Libertarian thinking about everything. --Ere he shall lose an eye for such a trifle... For doing deeds of nature! I'm ashamed. The law is such an ass. -- G. Chapman, 1654.
May 25, 2010
M1 Carbine-- just milsurp junk
As we all know, the M1 Carbine is a sloppy WW2 make-do, a substitute for the pistol and designed to permit the untrained citizen soldier to inconvenience the enemy to a slightly greater degree than permitted by his 1911A1 skills.
Ergo this group could not possibly have been fired by my friend Ken from a run-of-the-mill GI carbine a couple of months ago, five shots at some 35 yards, standing, leaning on a tractor tire, on a cold day.
The aiming mark is 1 3/4 inches. The group measures 5/8. I don't know the ammo, but we usually grab a handful from which ever can is closest.
I would claim this target as my own, but sometimes Ken reads this crap.
May 24, 2010
Overheard in an Iowa Gander Mountain on the Mississippi
Me: (Places a box of box of 9mm Luger blasting ammo -- $14.99 -- and a $20 bill on the counter.)
She: Your zip code?
Me: You don't need to know that.
She: Yes I do. (Pause) Oh, I need to know if you live in Iowa or Illinois.
Me. Why?
She: Because if you live in Illinois I can't sell you bullets. You live in Iowa or Illinois?
Me: I do not live in Illinois. (This was wretched expedience over principles. I wanted the rounds and I wanted to get on the road pronto. Mea clupa.)
She: (Gives her customer a glare of pure hatred, picks up the twenty and rings the sale. Bags the "bullets" and forces a thin kyu through her painted lips. )
-----
Supposing I had told this twit that I was on my way home to Staten Island?
The marketing firm called Ruger
The latest news from Ruger is that the same top-notch engineering and quality control that went into the LCPs and SR9s now may infect the LCR . Like its black plastic sibs it is proving itself capable of surprise, namely strewing gun parts and shards of cartridges, over a wide area.
Full disclosure: I have personal beef with this company. After months of trying to get some one's attention to a badly botched safety conversion of a three-screw, I finally tore the thing down and fixed it myself. It is still tough to get over the fact that the returned Single Six was accompanied by a signed statement that a certified technician had test fired the weapon and found it flawless. Could the lack have been in me for being unable to cock the hammer without multiple tries and jiggling the cylinder and trigger? That it wouldn't lock up when cocked?

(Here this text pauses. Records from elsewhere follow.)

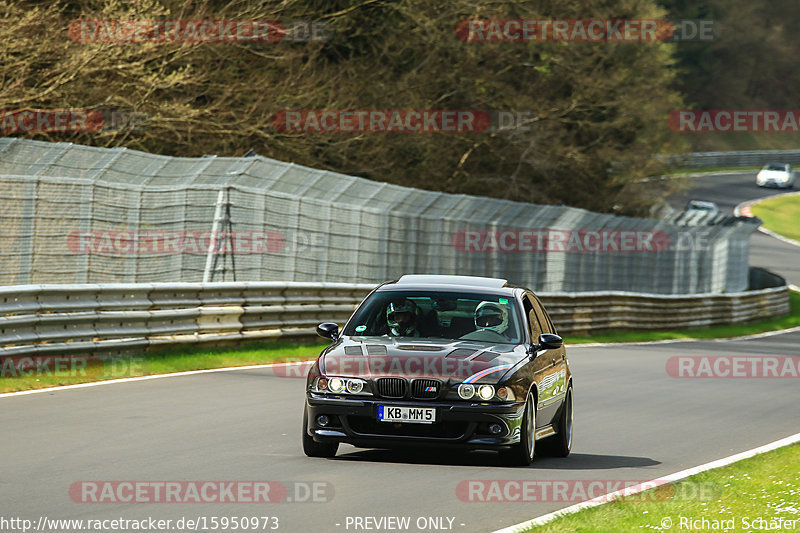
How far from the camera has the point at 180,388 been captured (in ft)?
49.8

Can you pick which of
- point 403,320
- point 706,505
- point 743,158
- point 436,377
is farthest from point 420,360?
point 743,158

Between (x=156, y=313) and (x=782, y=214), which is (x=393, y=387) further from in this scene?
(x=782, y=214)

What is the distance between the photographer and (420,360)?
9883mm

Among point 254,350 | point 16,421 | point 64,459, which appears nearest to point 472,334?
point 64,459

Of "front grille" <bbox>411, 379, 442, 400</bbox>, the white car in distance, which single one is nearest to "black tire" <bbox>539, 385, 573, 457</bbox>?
"front grille" <bbox>411, 379, 442, 400</bbox>

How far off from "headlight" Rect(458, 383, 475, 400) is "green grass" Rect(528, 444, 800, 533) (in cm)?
150

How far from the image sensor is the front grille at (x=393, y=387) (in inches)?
383

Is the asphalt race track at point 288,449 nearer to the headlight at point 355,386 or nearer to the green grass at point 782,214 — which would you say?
the headlight at point 355,386

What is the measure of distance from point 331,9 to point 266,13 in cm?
445

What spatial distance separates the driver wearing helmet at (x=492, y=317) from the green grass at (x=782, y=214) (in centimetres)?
6275

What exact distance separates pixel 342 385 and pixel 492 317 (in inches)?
65.0

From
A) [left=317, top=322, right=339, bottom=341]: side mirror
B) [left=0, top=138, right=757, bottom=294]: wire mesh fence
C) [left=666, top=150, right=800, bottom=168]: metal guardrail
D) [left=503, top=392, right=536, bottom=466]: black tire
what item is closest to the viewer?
[left=503, top=392, right=536, bottom=466]: black tire

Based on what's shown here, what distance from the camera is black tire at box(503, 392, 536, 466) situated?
32.8 ft

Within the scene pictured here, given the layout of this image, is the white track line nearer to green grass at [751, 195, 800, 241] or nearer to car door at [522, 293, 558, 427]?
car door at [522, 293, 558, 427]
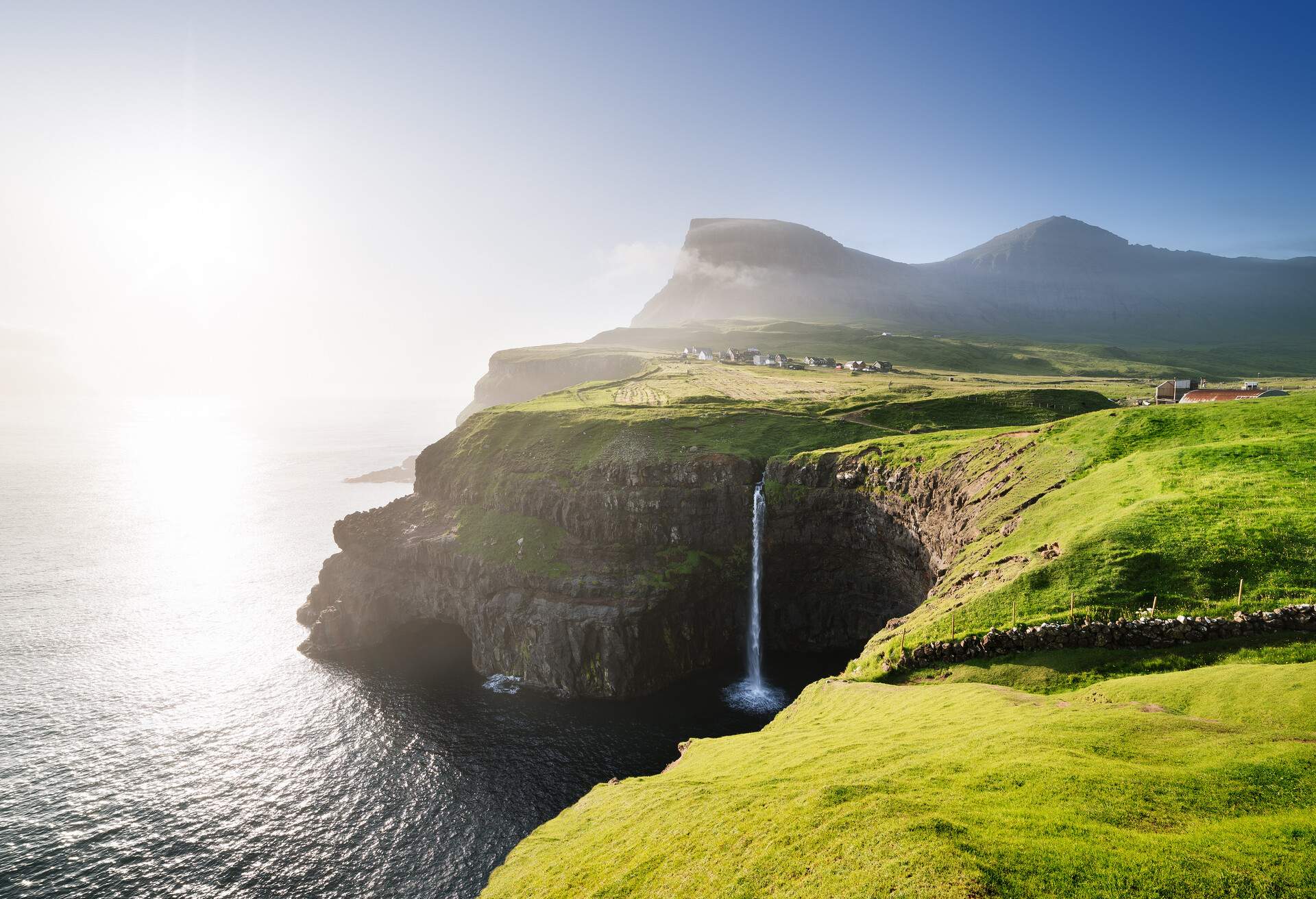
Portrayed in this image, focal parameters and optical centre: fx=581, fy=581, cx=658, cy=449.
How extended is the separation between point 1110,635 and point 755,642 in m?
50.5

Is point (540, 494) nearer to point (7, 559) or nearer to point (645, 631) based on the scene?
point (645, 631)

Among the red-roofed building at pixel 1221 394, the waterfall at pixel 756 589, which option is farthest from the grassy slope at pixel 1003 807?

That the trigger would only randomly release the hammer? Mind you, this was out of the box, and many weeks worth of emails to Ruger were rewarded with silence.
My Ruger disgust goes deeper -- to the LCP fiasco, the SR9 recalls, and now the case of the exploding plastic wheel gun. As an RGR stockholder I watched the company being delivered into the hands of the MBA marketing shamans who may never have fired anything more lethal than an Andre cork. They looked around, saw that other gun companies had proved black was beautiful, or at least profitable, and started ordering vats of the plastic crap while their interns researched abbreviated time-to-market possibilities.

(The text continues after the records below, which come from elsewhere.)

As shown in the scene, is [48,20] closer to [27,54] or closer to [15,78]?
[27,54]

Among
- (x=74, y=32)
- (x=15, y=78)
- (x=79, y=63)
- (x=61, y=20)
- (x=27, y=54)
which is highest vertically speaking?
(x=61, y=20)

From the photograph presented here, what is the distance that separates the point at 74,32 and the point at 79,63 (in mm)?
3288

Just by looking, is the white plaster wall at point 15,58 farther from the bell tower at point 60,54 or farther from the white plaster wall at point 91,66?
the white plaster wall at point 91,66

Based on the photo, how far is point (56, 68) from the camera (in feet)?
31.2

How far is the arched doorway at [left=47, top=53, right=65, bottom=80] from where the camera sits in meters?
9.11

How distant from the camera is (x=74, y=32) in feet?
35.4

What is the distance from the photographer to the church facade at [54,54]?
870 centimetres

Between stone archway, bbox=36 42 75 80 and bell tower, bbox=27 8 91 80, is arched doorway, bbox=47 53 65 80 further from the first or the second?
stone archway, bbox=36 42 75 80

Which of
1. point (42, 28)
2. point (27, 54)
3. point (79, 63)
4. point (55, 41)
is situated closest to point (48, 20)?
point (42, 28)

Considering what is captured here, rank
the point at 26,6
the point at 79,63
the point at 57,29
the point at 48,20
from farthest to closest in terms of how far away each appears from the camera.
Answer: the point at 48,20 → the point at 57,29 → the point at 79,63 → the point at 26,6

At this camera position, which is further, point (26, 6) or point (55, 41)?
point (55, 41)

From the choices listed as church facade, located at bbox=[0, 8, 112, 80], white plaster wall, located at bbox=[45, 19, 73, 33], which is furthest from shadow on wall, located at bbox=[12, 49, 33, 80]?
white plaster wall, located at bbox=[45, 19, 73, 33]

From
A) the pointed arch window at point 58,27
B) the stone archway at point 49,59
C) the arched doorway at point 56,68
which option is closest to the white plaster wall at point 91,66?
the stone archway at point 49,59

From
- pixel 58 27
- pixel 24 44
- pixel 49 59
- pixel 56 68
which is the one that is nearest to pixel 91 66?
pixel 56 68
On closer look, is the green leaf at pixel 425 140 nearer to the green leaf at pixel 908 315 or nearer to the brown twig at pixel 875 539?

The result is exploding guns, and, quite probably, a corporate decision that it is cheaper to get sued a few times and to spend more on public relations than it is to build proud firearms.
For decades I was a Ruger addict. Getting over it requires a 12-step program, including dumping the last of the RGR stock. Who the Hell wants to own stock in -- or a gun built by -- the new Lorcin of the firearms industry?
The process is much like watching a once beautiful and faithful wife go emotionally awry and wind up down at a Scully Square corner, desperately motioning "c'mon" at slowly passing cars.
The process is much like watching a once beautiful and faithful wife go emotionally awry and wind up down at a Scully Square corner, desperately motioning "c'mon" at slowly passing cars.